30th Sep 2012 11:44am | By Helen Elfer
So you think taking to the piste on skis is a bit passé? We’ve found the best heart-pumping alternatives for this snow season
Huddling around a roaring fire holding a steaming cup of hot chocolate is absolutely not, we repeat, not, the best way to make the most of the winter – unless you’ve really earned it.
So before you start hibernating, get out there to make the most of misty lakes, glittering ice rinks, white-tipped mountains and snowy forests.
Don’t be afraid of the cold – you can always cuddle a husky, sip some vin chaud or bring a hip flask wherever you go to warm yourself up.
And if that doesn’t work, then getting the blood pumping with some healthy winter sports certainly will – try out some of these and you’ll soon be as warm as a freshly run bubble bath.
You couldn’t ask for a prettier place to skate than the City Park Ice Rink, which sits between Budapest’s Vajdahunyad Castle and the Heroes’ Square.
Ice skating in Budapest is a very, very big deal and the rink is a real place of pride for the city, particularly since its £13m facelift was completed last year.
The reception building was restored to its original, 19th-century appearance, and the skating area expanded to a whopping 12,000sqm, with an ice hockey rink added, too.
The ice rink is actually a boating lake in the summer, but is frozen over and opened for skating in November.
From then until February you’ll find the rink crammed with couples on romantic dates, wobbly kids finding their balance, show-off speed skaters and many more Hungarians who visit the park every year for a spin on the ice.
If you’d rather avoid the crowds choose a cool, crisp afternoon to go during the week, but for the best atmosphere it’s better to visit after dark, when the rink is floodlit and the surrounding buildings are illuminated to great effect.
Do it: City Park Ice Rink is open daily 10am-2pm and 4pm-8pm.
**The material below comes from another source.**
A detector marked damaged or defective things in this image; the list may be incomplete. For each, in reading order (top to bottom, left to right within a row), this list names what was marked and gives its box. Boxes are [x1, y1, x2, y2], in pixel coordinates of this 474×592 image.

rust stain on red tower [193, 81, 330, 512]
Entrance is quite cheap at £3.60 per person and you
can rent your skates there too at an additional cost.
Perhaps skiing or snowboarding isn’t really working out for you, and you’re spending nine-tenths of your time on your butt anyway.
Do yourself a favour and turn to tobogganing, a dream sport for anyone who wants to get some speedy thrills on the slopes but hasn’t quite got the skills to manage this upright.
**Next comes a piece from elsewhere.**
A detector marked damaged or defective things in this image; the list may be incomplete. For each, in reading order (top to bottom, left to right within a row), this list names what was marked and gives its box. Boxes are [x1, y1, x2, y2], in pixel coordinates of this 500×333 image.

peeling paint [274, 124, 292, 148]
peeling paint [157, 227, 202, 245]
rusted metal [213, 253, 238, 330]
There are some great tobogganing options in the French Alps.
Meribel, Courchivel and Les Arcs all have popular places to slide, but the longest tobogganing run of all is the epic 6km slide at Val Thorens – and you don’t even need any prior experience before hurtling down it.
What can you expect? Well, you start by grabbing your plastic sled and a helmet from the Chalet de Toboggan.
You might experience a little tingle of regression at the point you get your thin plastic ride, but embrace it.
Then you’re swept 3000m up the mountain in a gondola that takes you to the foot of the Glacier de Péclet, where the run starts.
The first part of the descent is on the piste, but very soon you’ll find yourself sliding onto the toboggan run proper.
This has banked walls for most of the distance, meaning you can’t go too wrong if you lose control of the sled – which is fairly likely for first timers.
As long as you don’t crash too often, the slide down the whole run usually takes about 10 minutes, at a zippy speed of around 22mph.
Anyone feeling particularly daring can also take on the toboggan run in the dark, when all you’ll have to illuminate your path is a helmet with a torchlight affixed to it.
You’ll be rewarded afterwards with a cup of nerve-soothing vin chaud, which is included in the ticket price.
Do it: The toboggan run is open daily 10am-3pm and also Wednesday, Thursday and Friday evenings.
A pass which includes rental of the sled and helmet costs £10 (or £15 if you don’t already have a Val Thorens ski pass).
A nighttime tobogganing session costs £15.30.